Is the Broken Arrow Skyrace at altitude, and does that matter?

Yes, and it matters a lot. The courses start from the Village at Palisades Tahoe around 6,200 feet and climb to roughly 9,000 feet, and you spend most of the day above treeline in thin Sierra Nevada air. If you are coming from sea level, every climb is going to feel harder and your fast pace is going to disappear, especially on the steep pitches you hit over and over. Show up a few days early so your body can start adjusting, or do some altitude or hard-climbing work ahead of time. It helps. On race day, pace the high stuff by your breathing and your effort, not by the numbers you see at home.

How technical is the Broken Arrow Skyrace course?

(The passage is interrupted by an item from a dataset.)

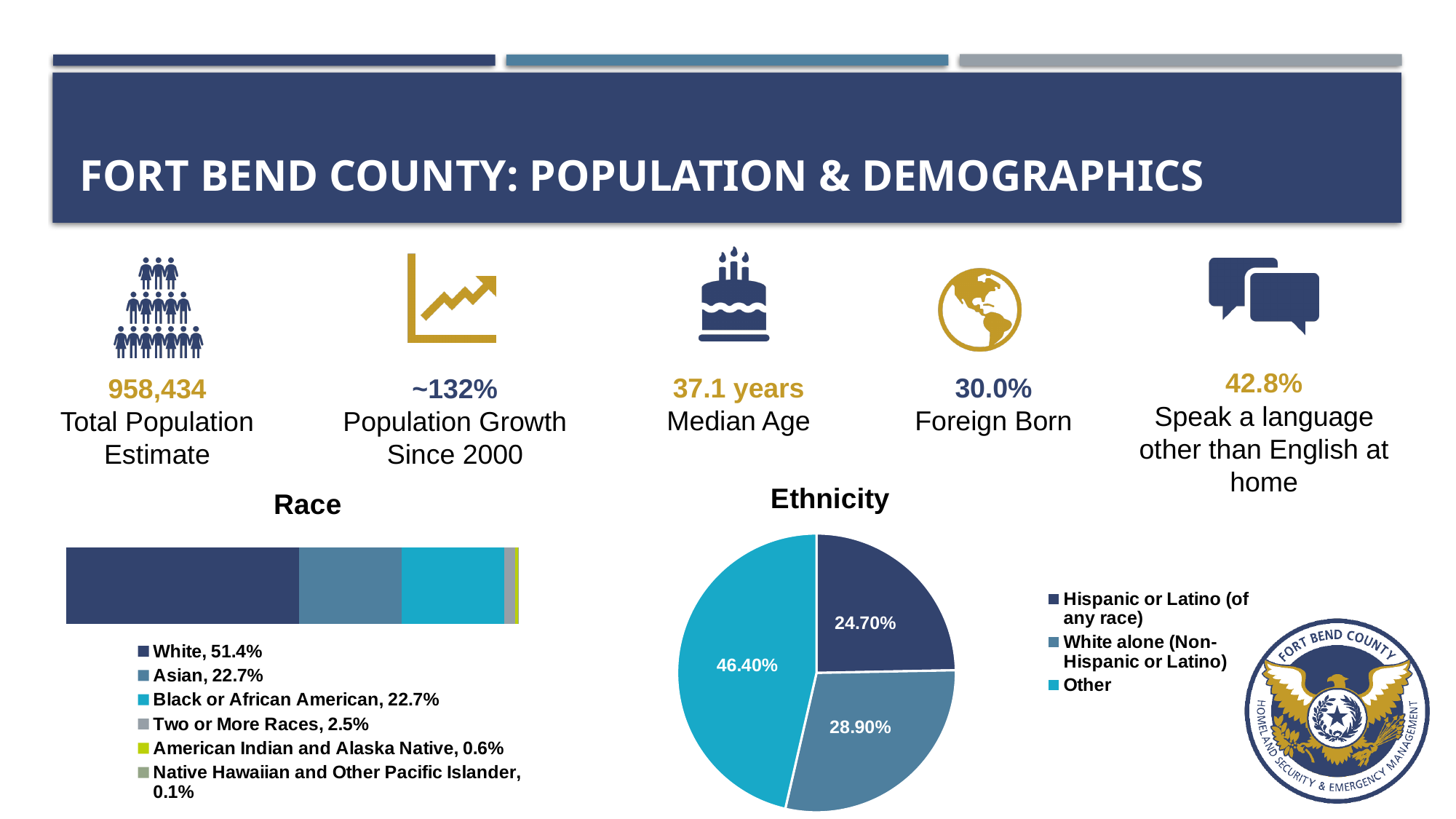
In the Ethnicity chart, which slice is the largest? Other What kind of chart is the Race chart? Stacked bar chart In the Ethnicity chart, what is the difference between the Other slice and the White alone (Non-Hispanic or Latino) slice? 17.50% How many race categories does the legend of the Race chart list? 6 In the Race chart, what percentage is shown for White? 51.4% In the Race chart, what is the difference between the White share and the Asian share? 28.7% How many slices does the Ethnicity pie chart have? 3 In the Race chart, what percentage is shown for Two or More Races? 2.5% In the Race chart, which race category has the largest share? White In the Race chart, which race category has the smallest share? Native Hawaiian and Other Pacific Islander In the Ethnicity chart, what percentage is shown for Hispanic or Latino (of any race)? 24.70% In the Ethnicity chart, which is larger: White alone (Non-Hispanic or Latino) or Hispanic or Latino (of any race)? White alone (Non-Hispanic or Latino)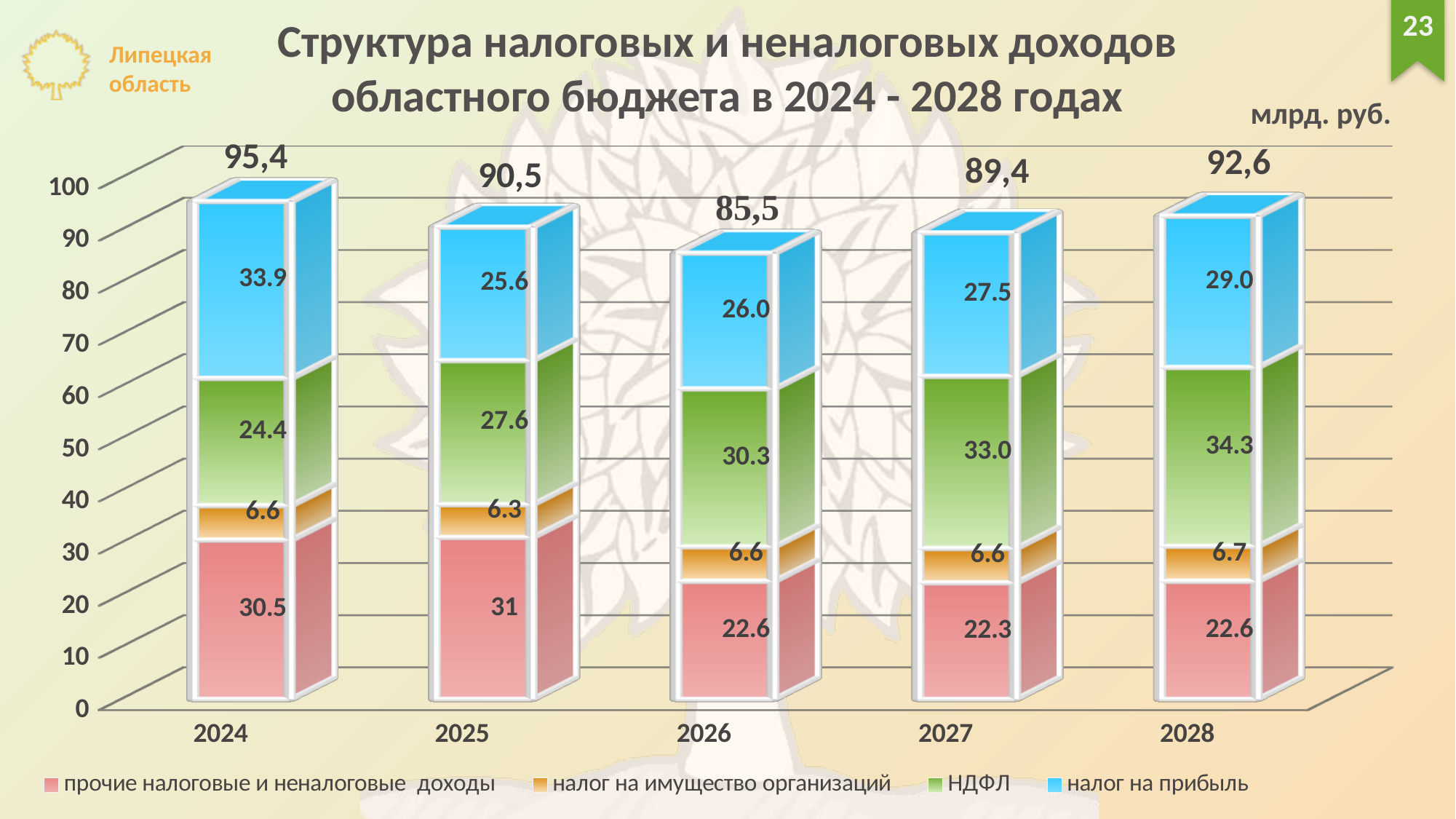
What is the total shown above the bar for 2026? 85,5 What unit is indicated in the top right corner of the chart? млрд. руб. How many years are shown on the x axis? 5 Which year has the highest total? 2024 Which year has the lowest total? 2026 How many series does the legend list? 4 What kind of chart is shown on the slide? stacked bar chart What is the value of прочие налоговые и неналоговые доходы for 2025? 31 Which is larger, налог на прибыль in 2025 or in 2026? 2026 What is the value of НДФЛ for 2028? 34.3 What is the difference between the НДФЛ values for 2027 and 2024? 8.6 What is the value of налог на прибыль for 2024? 33.9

Very. This is real skyrunning terrain: high-alpine singletrack, exposed rocky ridges, loose scree, steep drop-offs, and hands-on scrambling, plus the via-ferrata-style Stairway to Heaven ladder bolted right to the rock near the high point. A lot of the route is above treeline with nothing to hide behind, and in a big snow year there can still be snow on the upper sections early in the day. If you are not used to moving over rock and being exposed, go practice technical descending and scrambling before race day. And be ready to slow way down and use your hands when the course makes you.

This guide is for planning and training purposes and reflects publicly available information about the Broken Arrow Skyrace. Race details, including the dates, distances, course, aid stations, and cutoffs, can change year to year. Always confirm the current specifics on the official Broken Arrow Skyrace website before you train or travel.